Starting from May 28, 2007, commuter trains no longer run, and Station 53 was closed again.

For training security staff in the then-upcoming 2008 Beijing Olympics, a train was parked inside Gaojing Station to simulate an urban transit environment, and the installed fake station nameplates read "Xiyuan Station" (西苑站). It is unclear if this was an effort to replicate the Xiyuan station on Line 4 which opened in 2009.

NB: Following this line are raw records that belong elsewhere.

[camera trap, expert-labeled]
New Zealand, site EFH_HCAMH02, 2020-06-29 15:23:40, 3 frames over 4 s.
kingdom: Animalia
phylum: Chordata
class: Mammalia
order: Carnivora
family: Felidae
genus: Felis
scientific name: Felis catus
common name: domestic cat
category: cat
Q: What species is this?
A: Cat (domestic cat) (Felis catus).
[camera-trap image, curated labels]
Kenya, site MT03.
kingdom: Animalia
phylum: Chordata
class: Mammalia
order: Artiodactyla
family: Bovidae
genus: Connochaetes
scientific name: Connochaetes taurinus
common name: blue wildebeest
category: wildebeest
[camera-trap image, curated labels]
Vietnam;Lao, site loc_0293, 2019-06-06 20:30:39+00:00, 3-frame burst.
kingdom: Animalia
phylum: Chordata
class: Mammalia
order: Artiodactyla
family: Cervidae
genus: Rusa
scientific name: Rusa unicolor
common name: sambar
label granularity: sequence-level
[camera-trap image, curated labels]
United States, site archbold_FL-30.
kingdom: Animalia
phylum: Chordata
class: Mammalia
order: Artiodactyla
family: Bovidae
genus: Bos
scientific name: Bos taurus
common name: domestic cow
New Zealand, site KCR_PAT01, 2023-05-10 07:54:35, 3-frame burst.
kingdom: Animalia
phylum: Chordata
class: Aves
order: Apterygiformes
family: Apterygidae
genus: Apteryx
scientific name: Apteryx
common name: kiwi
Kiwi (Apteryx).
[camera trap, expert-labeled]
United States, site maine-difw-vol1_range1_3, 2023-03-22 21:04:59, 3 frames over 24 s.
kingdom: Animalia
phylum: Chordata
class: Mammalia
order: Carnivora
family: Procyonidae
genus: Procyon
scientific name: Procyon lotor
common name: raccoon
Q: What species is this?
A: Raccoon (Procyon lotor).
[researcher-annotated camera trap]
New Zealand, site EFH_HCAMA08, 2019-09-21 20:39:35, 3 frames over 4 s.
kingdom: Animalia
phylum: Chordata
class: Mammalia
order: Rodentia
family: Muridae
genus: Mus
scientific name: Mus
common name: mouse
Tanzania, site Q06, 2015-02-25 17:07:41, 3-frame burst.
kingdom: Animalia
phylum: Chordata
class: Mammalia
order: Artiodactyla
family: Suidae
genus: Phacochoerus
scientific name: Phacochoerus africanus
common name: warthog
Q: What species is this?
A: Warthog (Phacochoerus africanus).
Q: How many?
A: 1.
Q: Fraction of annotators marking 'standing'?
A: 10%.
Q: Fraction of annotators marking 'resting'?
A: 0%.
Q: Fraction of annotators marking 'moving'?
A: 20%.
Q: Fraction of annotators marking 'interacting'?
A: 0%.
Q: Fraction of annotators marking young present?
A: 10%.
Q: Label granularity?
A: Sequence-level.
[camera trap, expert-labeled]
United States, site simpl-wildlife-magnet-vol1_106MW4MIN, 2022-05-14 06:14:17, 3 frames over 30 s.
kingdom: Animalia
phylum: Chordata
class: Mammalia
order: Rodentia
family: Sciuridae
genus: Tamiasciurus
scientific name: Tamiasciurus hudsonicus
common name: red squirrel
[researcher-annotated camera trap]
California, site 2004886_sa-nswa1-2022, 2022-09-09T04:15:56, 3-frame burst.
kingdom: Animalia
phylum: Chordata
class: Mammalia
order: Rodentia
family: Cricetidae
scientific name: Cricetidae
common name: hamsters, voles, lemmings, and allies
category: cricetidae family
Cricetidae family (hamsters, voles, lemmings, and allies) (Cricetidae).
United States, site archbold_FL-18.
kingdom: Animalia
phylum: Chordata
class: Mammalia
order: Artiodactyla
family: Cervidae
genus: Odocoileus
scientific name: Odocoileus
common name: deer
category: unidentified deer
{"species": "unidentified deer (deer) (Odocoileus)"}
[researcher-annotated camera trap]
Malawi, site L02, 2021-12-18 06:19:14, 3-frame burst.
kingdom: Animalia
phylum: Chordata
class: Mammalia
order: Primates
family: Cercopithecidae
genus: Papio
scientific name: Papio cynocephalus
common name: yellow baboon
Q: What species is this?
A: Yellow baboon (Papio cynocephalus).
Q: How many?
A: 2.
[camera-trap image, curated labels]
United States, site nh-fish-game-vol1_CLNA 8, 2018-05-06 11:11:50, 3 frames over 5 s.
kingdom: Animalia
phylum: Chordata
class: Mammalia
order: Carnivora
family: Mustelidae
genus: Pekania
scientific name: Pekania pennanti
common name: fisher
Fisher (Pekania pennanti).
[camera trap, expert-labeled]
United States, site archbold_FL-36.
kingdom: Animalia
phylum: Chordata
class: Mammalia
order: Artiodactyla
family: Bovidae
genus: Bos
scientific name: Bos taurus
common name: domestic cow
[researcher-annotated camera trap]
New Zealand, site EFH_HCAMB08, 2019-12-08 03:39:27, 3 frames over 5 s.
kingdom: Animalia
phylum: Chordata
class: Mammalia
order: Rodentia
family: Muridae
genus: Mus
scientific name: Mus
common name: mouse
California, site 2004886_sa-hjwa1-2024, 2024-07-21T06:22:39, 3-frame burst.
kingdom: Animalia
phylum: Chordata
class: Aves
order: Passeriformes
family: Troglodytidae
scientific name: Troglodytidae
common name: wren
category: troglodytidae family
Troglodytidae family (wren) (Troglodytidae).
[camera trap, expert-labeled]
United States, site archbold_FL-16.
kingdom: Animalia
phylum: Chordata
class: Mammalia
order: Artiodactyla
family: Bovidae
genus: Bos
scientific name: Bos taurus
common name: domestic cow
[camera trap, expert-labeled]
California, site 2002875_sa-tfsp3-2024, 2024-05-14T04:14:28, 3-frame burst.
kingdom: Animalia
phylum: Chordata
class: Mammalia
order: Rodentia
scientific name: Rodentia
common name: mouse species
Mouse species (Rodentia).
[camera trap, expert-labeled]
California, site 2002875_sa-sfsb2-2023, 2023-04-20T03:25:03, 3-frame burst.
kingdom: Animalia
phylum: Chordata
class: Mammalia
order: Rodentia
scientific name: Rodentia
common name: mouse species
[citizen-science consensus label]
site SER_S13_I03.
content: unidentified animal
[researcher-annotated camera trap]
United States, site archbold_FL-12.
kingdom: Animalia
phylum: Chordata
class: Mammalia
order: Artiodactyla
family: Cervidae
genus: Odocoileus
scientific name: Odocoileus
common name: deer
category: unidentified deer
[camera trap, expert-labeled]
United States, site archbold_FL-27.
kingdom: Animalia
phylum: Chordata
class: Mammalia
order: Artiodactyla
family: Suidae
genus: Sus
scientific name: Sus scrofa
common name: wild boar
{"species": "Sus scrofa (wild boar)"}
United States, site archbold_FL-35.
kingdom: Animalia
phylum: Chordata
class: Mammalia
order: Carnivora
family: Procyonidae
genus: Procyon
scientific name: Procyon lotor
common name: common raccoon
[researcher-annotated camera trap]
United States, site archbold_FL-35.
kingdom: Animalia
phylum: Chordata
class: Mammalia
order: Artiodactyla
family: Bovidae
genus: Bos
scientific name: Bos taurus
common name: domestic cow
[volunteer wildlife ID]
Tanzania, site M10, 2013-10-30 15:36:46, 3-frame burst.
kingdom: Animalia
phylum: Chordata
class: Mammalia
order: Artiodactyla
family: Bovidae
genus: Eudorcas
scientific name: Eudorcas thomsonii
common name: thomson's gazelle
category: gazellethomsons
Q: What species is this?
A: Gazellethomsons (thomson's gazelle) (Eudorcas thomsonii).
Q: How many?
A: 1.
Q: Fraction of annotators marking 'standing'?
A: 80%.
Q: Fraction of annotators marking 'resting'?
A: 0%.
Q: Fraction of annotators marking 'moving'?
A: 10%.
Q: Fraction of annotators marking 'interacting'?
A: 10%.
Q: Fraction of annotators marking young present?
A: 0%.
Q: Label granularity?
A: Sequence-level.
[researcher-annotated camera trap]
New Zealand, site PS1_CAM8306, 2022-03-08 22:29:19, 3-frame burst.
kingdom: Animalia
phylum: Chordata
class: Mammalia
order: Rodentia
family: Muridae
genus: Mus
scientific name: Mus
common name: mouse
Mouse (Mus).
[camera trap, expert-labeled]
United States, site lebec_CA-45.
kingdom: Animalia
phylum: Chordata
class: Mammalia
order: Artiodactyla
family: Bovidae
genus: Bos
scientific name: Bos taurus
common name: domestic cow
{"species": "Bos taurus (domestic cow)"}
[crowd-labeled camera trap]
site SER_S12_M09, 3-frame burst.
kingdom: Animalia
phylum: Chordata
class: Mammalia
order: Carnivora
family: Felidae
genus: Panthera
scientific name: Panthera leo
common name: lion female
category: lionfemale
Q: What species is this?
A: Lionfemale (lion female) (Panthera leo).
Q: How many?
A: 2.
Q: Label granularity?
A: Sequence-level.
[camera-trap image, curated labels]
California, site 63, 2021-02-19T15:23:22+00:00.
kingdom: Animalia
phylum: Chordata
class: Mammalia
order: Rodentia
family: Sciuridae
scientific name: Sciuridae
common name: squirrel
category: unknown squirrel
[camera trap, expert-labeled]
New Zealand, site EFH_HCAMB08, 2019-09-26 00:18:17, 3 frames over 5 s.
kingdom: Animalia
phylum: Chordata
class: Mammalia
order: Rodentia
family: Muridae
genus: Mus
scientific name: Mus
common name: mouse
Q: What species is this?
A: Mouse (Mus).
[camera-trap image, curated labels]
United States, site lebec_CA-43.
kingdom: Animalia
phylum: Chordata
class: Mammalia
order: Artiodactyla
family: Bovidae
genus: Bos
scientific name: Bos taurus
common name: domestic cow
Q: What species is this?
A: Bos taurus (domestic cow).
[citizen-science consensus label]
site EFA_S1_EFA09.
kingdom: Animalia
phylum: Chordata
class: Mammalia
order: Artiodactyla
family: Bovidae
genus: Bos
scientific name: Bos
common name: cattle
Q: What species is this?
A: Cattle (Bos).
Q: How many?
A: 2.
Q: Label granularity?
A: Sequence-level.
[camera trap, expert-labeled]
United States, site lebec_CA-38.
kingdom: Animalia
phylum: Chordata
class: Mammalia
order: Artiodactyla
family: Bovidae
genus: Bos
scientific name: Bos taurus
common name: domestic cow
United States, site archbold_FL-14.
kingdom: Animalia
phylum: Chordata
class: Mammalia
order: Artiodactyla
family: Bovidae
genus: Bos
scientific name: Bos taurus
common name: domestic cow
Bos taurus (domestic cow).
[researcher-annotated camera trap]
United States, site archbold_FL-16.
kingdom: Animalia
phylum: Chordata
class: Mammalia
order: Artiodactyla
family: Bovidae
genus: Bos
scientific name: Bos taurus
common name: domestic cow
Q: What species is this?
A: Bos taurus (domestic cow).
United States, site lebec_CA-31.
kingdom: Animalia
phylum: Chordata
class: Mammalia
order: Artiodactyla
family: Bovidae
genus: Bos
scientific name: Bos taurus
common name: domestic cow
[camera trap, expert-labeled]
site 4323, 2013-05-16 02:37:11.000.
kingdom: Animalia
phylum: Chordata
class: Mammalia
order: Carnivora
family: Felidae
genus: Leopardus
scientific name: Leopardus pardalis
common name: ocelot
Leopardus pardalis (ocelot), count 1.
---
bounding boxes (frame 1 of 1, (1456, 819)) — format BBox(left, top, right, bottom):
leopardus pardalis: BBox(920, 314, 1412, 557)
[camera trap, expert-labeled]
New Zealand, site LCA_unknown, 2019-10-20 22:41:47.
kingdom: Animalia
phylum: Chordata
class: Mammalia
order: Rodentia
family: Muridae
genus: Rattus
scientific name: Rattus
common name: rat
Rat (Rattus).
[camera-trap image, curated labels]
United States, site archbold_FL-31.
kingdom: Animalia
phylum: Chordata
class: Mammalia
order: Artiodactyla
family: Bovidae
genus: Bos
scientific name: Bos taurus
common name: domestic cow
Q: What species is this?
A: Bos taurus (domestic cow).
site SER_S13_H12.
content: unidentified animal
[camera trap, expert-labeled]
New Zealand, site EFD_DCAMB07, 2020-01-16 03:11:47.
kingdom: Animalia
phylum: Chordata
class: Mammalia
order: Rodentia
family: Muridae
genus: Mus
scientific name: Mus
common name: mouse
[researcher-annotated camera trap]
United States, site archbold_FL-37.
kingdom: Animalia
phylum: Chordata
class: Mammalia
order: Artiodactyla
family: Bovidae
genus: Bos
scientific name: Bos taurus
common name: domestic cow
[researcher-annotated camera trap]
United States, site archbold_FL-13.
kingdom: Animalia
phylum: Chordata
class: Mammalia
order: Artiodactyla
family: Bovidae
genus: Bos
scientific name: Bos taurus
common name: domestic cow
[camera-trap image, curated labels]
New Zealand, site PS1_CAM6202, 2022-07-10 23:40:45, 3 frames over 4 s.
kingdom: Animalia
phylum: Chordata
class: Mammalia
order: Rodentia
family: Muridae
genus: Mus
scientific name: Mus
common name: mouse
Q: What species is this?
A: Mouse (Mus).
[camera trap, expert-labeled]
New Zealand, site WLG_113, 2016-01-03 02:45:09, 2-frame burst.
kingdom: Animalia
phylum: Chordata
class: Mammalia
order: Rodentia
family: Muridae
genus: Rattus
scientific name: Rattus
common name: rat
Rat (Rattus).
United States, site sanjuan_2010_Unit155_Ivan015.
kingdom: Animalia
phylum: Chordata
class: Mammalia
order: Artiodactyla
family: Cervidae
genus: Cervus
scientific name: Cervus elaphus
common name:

In the 2022 Shijingshan District Work Plan, Line 1 Gaojing Station Activation Plan Preliminary Study was mentioned.

==Structure==
This station is located in the Western Hills. It has a 2-track island platform. The South track is connected to Sanjiadian Railway Station via the 491 line, but the 491 line was long since disused and its tracks were lifted in 2010. The entry method is complicated and dangerous (the station is located in a military-controlled area). The station is completely different in structure from passenger stations. The platform is relatively narrow, the walls inside the station are painted white lime, the ceiling is low, and the lighting facilities are relatively simple.